Lise birinci sınıfa başladığımızda yatakhaneye yeni bir dönem gelmişti. Artık bizim dönem, üst dönemdi ve artık hıncımı çıkarabileceğim bir sürü 8. sınıf öğrencisi gelmişti yatakhanemize! Böyle düşünmemin sebeplerinden ilki geçen yıl boyunca ruhumun kararması ve zihniyet olarak yozlaşmamdı elbette ama ikincisi ve daha önemlisi, canlı bir örnekti. Benim bir üst dönemimden -aynı benim gibi- bir arkadaşım geçen yıl boyunca benimle uğraşıp durmuştu ve bu şekilde kendisine yapılanların acısını büyük ölçüde benden çıkarmıştı. Ben de dış görünüm ve karakter bakımından zayıf, hatta garanti olsun diye biraz da aptal bir-iki alt dönem çocuğu seçip uğraşmaya başladım. Yok, olmuyordu. Uğraştığım çocuklar arkadaşım olmuşlardı ve hatta onlar bile bana “taş atmaya” başlamışlardı, ilk haftalarında. Bereket o taşları yemedim ama yine de o alt dönemliler üzerinde bir otorite de kuramadım. Ezmek benim yapımda yoktu ki.

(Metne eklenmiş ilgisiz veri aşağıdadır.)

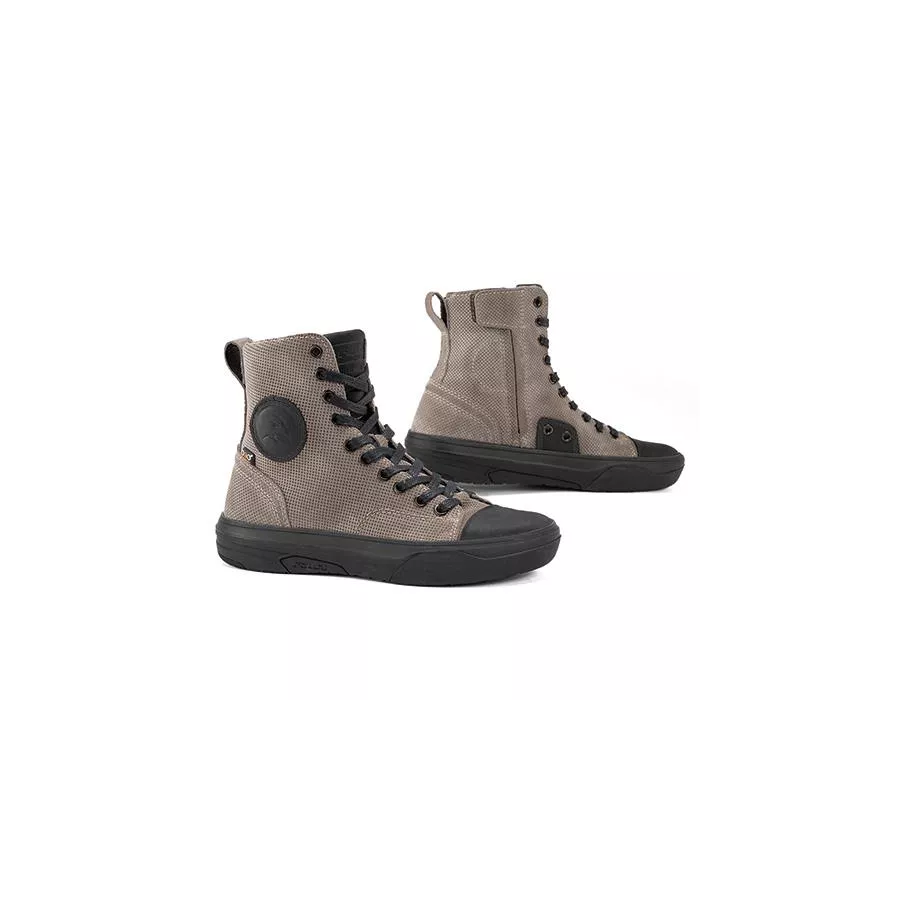 Chaussures Femme Falco Lennox 3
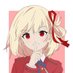 ホーチ (@ehero2) Twitter profile photo ホーチ (@ehero2) Twitter profile photo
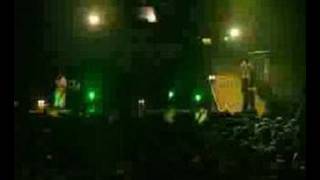 Assassin  Touche despoir Live Olympia 2001 [upl. by Aicile]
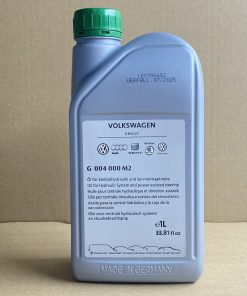 1L-Volkswagen-G004000M2-Hydraulic-System-Power-Assisted-Steering-Oil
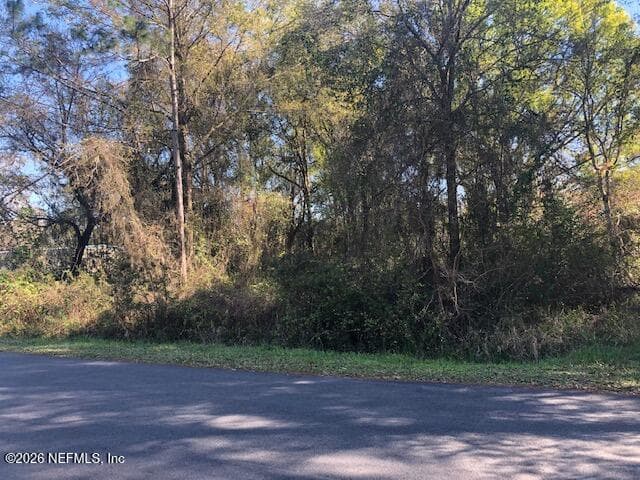 0 FRANKLIN Street, Baldwin, FL 32234, Baldwin — photo 3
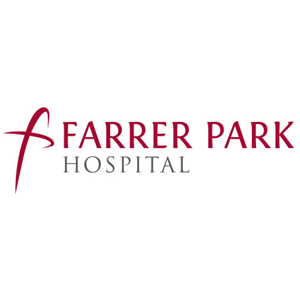 Farrer Park Hospital 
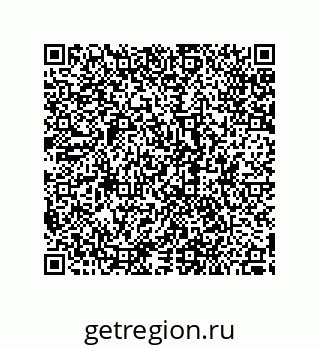 79287019196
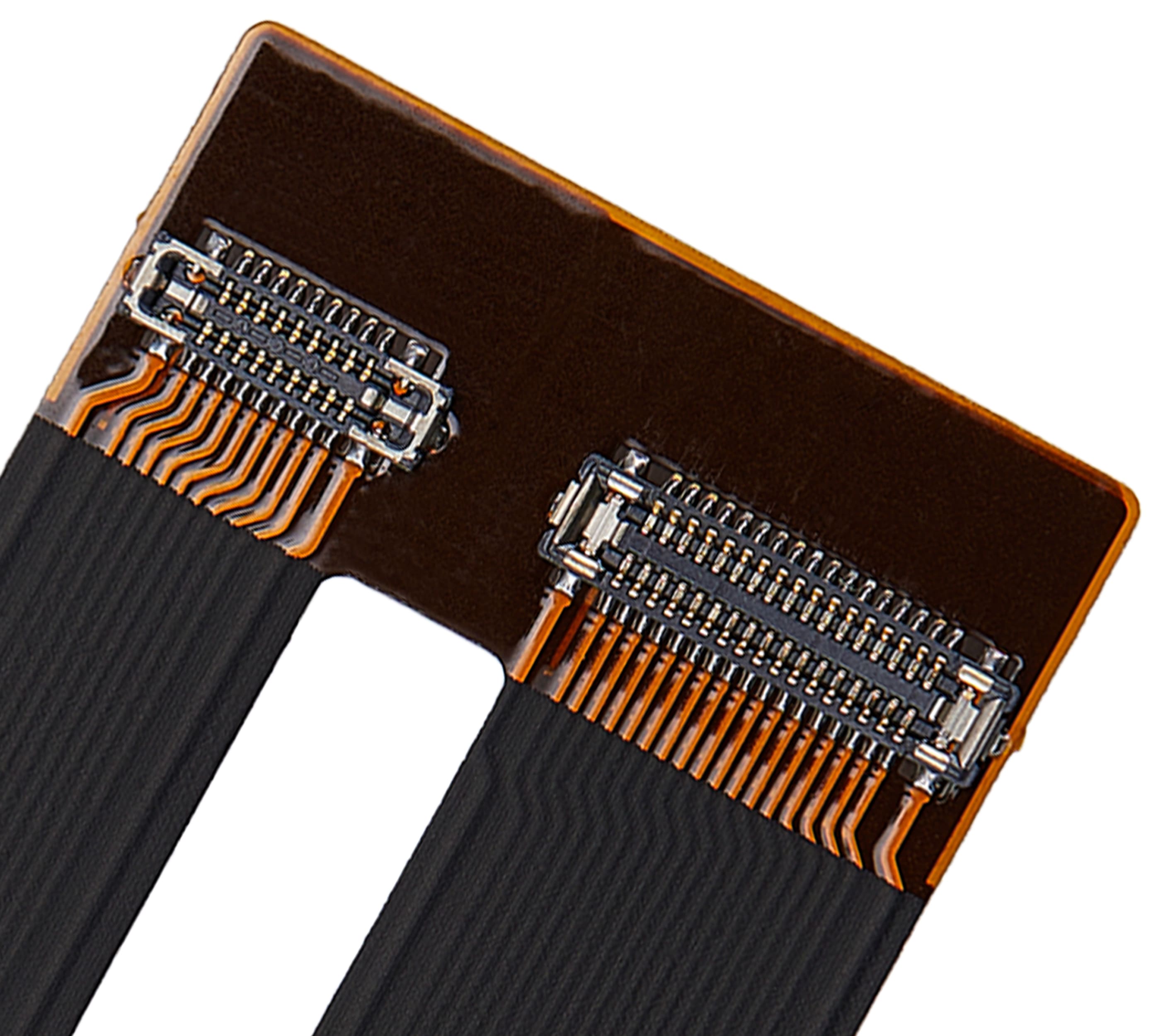 Tester Cable (LCD Assembly) Compatible For iPhone 12 / 12 Pro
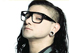 Skrillex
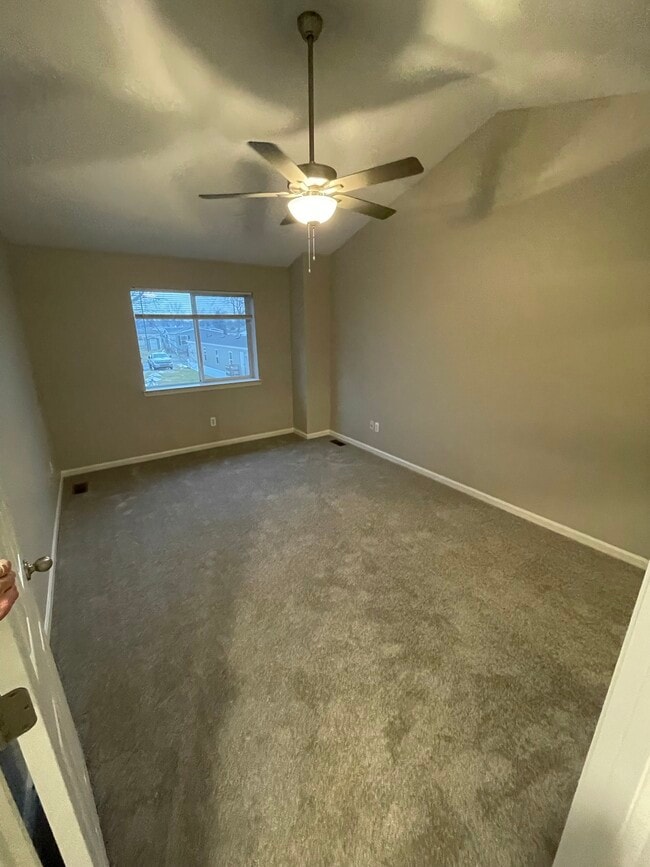 Photo - 15261 Arno Dr Townhome
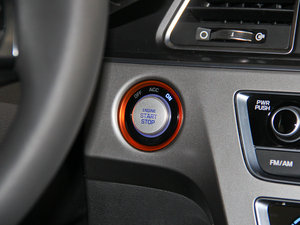 20151.6TGDi DLXF п؅^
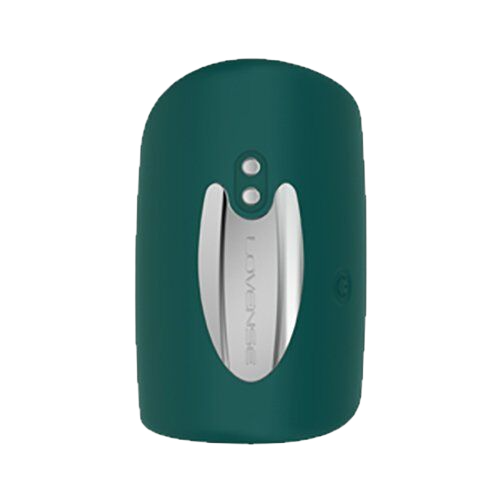  Bảng giá Vòng rung massage dương vật cao cấp Lovense Gush – Điều khiển qua app  hàng xách tay 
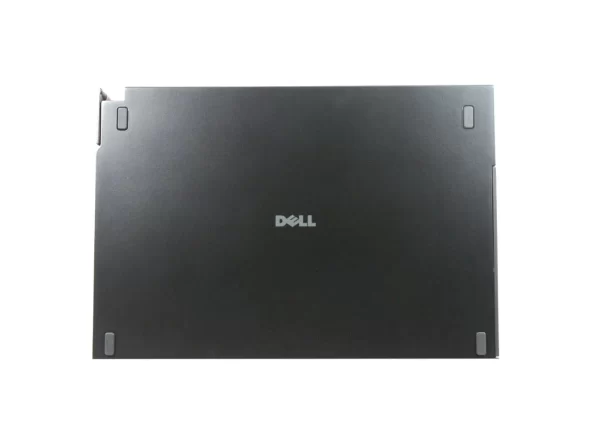 Dell 0J49MN / J49MN Latitude E4200 Media Base Dock With DVD-RW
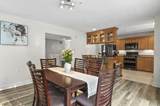 827 Ledgewood Way - Photo 12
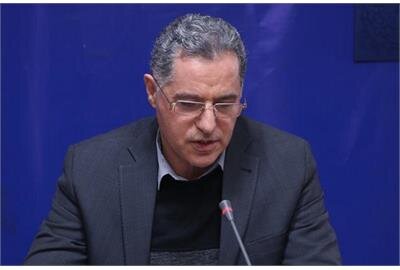 انعقاد قرارداد و بازگشت به کار کارگران فولاد خزر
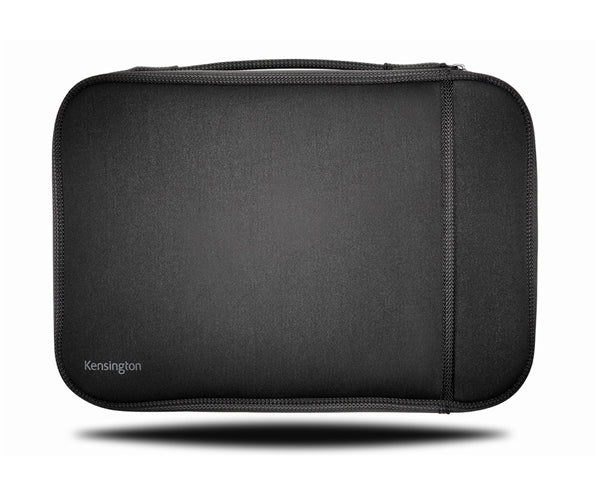 CUSTODIA SLEEVE UNIVERSALE PER PORTATILI E TABLET FINO A 11,6"_0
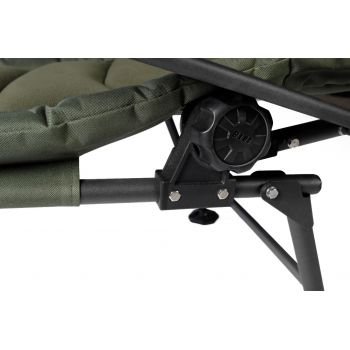 KRZESŁO TANDEM BAITS PHANTOM BIG ONE FOTEL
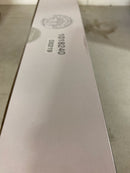 Kohler K-27286-CP Elate 18" Towel Bar - Polished Chrome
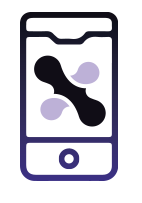 intelyx app celular Intelyx App
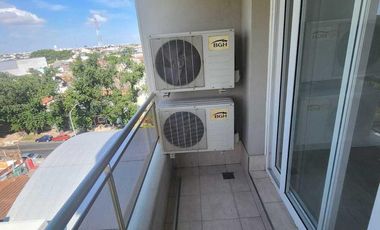 Departamento en S.Martin(Ctro)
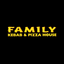 Family Kebab Spalding icon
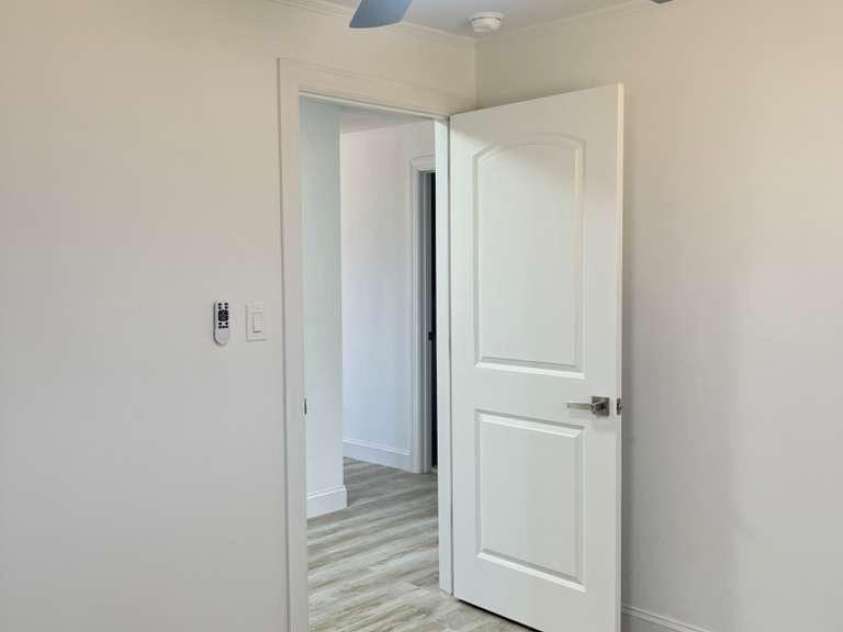 1073 Springdale Drive, Maiden, NC 28650.  MLS# CAR4330894, YatesRealty ID 582. 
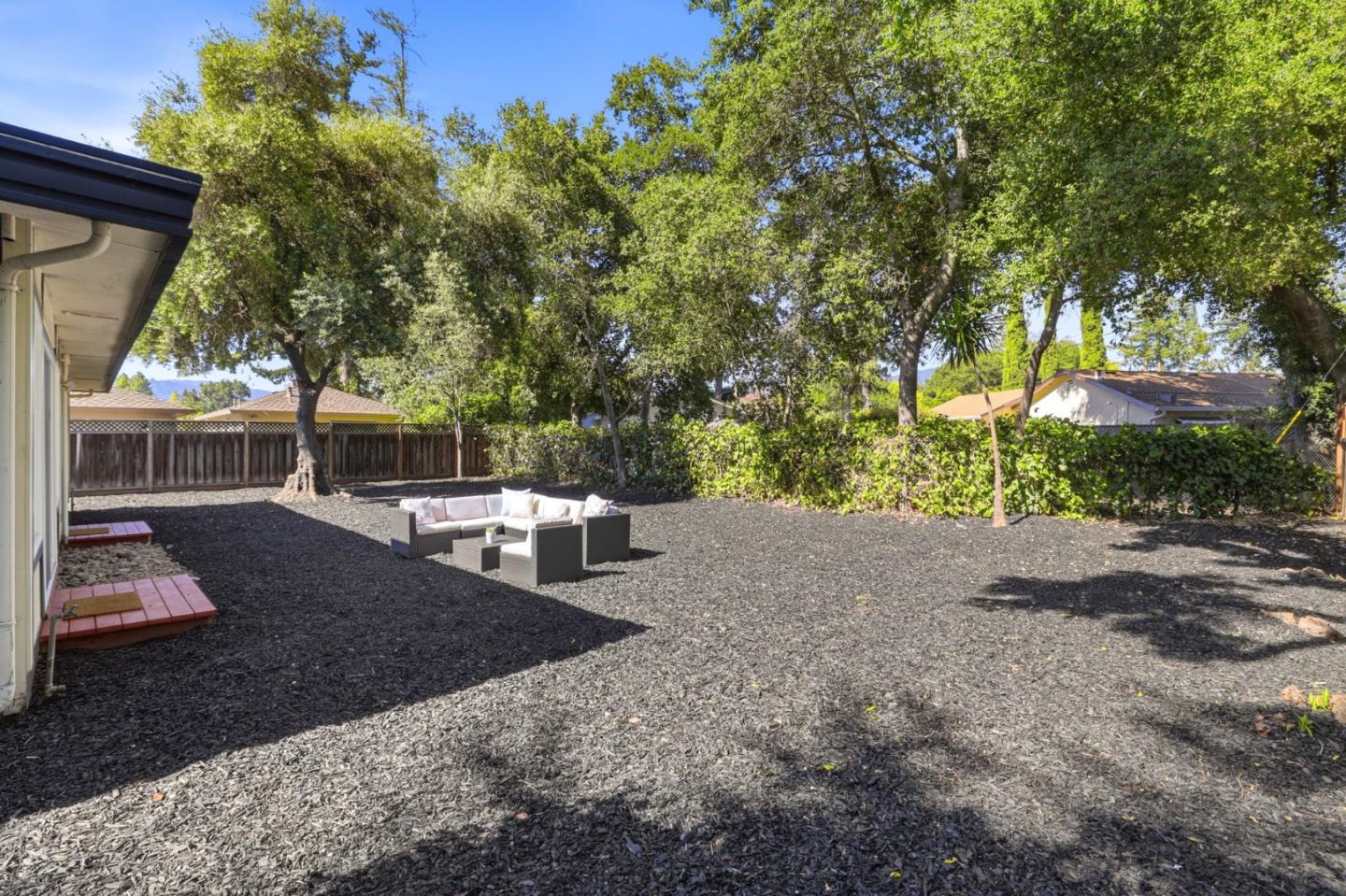 15515 Corinne Drive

İkinci senenin, ikinci seneye geçtiğimiz için biraz daha rahat geçeceğini düşünmüştüm. Alakası yoktu, daha da beterdi. Yatakhanemizde toplam 5 dönemden 100 küsur öğrenci vardı ve ÖSS’ye en yakın olan en üst dönem bir şekilde daha serbest davranma hakkına sahipti. Aynı zamanda sanırım 5. dönem, 2. dönemi daha bir “seviyordu” çünkü önceki yılki 5. dönemlilerin de bizim üst dönemimiz olan 2. dönemlileri bayağı hırpalamıştı. Bu sene ise sıra bizdeydi ve artık her gece odayı, benimle en ağır sözlerle (çok şükür, yalnızca sözlerle) ezen “ezen”ler ziyaret ediyordu.
Yılın yarısı geçtikten sonra hem kendi dönemimin, hem üst dönemimin, hem en üst dönemin alayları iyice arttı ve o zamanlar aklıma gelen ve ilkinde doğaçlama oynasam da sonradan rolüme iyice alıştığım bir şey uydurdum kendime: bayılmak. Belki “Stresten dolayı artık adamın beyni kısa devre yapıyordur da o yüzden bayılıyordur, çok üstüne varmayalım adamın.” diye düşünürler diye, klasik alaylardan birinde bayılma numarası yaptım. Sonrasında bir-iki hafta bayılma numarası yapmak zorunda kalmayacağım kadar rahat günler geçirmiştim ama sonra bu numaram da ters tepti ve bayılmamla bile dalga geçer oldular. Şu anda bunları yazarken epey gülüyorum, eğleniyorum çünkü o zamanlar bayılmamla dalga geçmelerine ciddi ciddi üzülmüştüm. Yalanıma iyice kendimi inandırmış olmalıyım ki “Hastalanıyorum yine dalga geçiyorlar, yeter be!” diye içten içe isyan ettiğimi hatırlıyorum.